BEGIN The input
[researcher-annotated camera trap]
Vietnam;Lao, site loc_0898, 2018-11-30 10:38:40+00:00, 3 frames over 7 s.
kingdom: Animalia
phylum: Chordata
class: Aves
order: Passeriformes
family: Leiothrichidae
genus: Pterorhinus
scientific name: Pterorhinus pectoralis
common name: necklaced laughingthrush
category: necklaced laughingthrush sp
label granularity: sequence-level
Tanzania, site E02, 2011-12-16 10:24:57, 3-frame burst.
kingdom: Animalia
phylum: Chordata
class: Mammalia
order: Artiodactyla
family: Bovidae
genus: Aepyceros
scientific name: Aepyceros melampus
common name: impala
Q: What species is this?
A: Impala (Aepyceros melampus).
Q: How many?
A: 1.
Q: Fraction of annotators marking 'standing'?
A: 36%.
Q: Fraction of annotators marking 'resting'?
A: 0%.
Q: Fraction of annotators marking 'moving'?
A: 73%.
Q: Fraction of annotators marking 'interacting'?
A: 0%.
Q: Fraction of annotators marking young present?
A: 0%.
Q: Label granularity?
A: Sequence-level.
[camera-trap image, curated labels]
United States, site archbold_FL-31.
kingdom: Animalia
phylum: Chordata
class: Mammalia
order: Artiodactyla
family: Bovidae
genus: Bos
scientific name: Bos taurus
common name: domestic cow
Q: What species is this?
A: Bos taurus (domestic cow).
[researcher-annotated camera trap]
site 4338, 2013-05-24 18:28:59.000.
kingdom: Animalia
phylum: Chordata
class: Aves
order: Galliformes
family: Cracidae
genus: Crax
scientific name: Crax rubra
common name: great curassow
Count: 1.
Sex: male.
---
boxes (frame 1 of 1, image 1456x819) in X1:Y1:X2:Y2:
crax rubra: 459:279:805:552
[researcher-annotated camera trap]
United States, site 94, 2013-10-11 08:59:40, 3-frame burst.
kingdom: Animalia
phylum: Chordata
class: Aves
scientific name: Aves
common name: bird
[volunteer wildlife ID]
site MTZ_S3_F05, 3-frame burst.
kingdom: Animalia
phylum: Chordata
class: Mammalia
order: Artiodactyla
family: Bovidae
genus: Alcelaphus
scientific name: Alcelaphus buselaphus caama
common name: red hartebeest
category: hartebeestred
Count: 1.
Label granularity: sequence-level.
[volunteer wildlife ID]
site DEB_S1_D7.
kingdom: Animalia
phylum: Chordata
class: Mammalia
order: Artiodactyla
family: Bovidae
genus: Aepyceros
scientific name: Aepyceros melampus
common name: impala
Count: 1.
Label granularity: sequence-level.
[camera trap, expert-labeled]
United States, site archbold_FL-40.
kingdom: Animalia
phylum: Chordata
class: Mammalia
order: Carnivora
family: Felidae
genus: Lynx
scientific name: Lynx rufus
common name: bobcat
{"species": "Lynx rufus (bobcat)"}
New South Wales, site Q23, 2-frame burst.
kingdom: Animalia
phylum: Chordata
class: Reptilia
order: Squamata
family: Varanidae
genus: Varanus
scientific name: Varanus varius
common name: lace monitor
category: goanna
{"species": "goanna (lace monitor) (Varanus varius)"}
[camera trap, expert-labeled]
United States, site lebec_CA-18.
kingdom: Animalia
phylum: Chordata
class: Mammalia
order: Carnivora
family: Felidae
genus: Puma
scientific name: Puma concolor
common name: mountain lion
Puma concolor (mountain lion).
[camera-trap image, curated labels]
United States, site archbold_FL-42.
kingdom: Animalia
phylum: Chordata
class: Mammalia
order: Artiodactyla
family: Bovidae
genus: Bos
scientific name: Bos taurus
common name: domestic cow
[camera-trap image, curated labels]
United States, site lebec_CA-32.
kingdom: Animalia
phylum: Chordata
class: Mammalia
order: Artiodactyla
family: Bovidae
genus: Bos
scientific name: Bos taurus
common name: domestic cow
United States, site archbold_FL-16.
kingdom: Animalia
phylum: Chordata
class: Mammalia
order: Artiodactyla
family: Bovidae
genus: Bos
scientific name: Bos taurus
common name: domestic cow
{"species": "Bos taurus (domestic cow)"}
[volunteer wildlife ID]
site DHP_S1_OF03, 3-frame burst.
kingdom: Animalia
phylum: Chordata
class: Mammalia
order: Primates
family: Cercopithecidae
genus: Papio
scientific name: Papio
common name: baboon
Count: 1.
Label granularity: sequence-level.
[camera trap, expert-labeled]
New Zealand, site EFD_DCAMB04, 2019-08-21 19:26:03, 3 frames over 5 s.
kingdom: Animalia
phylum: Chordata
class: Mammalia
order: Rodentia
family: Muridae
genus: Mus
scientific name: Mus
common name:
END The input
Problem to work on » The word "marking" appears in some lines above. Return every one of those lines.

Result of the task »
Q: Fraction of annotators marking 'standing'?
Q: Fraction of annotators marking 'resting'?
Q: Fraction of annotators marking 'moving'?
Q: Fraction of annotators marking 'interacting'?
Q: Fraction of annotators marking young present?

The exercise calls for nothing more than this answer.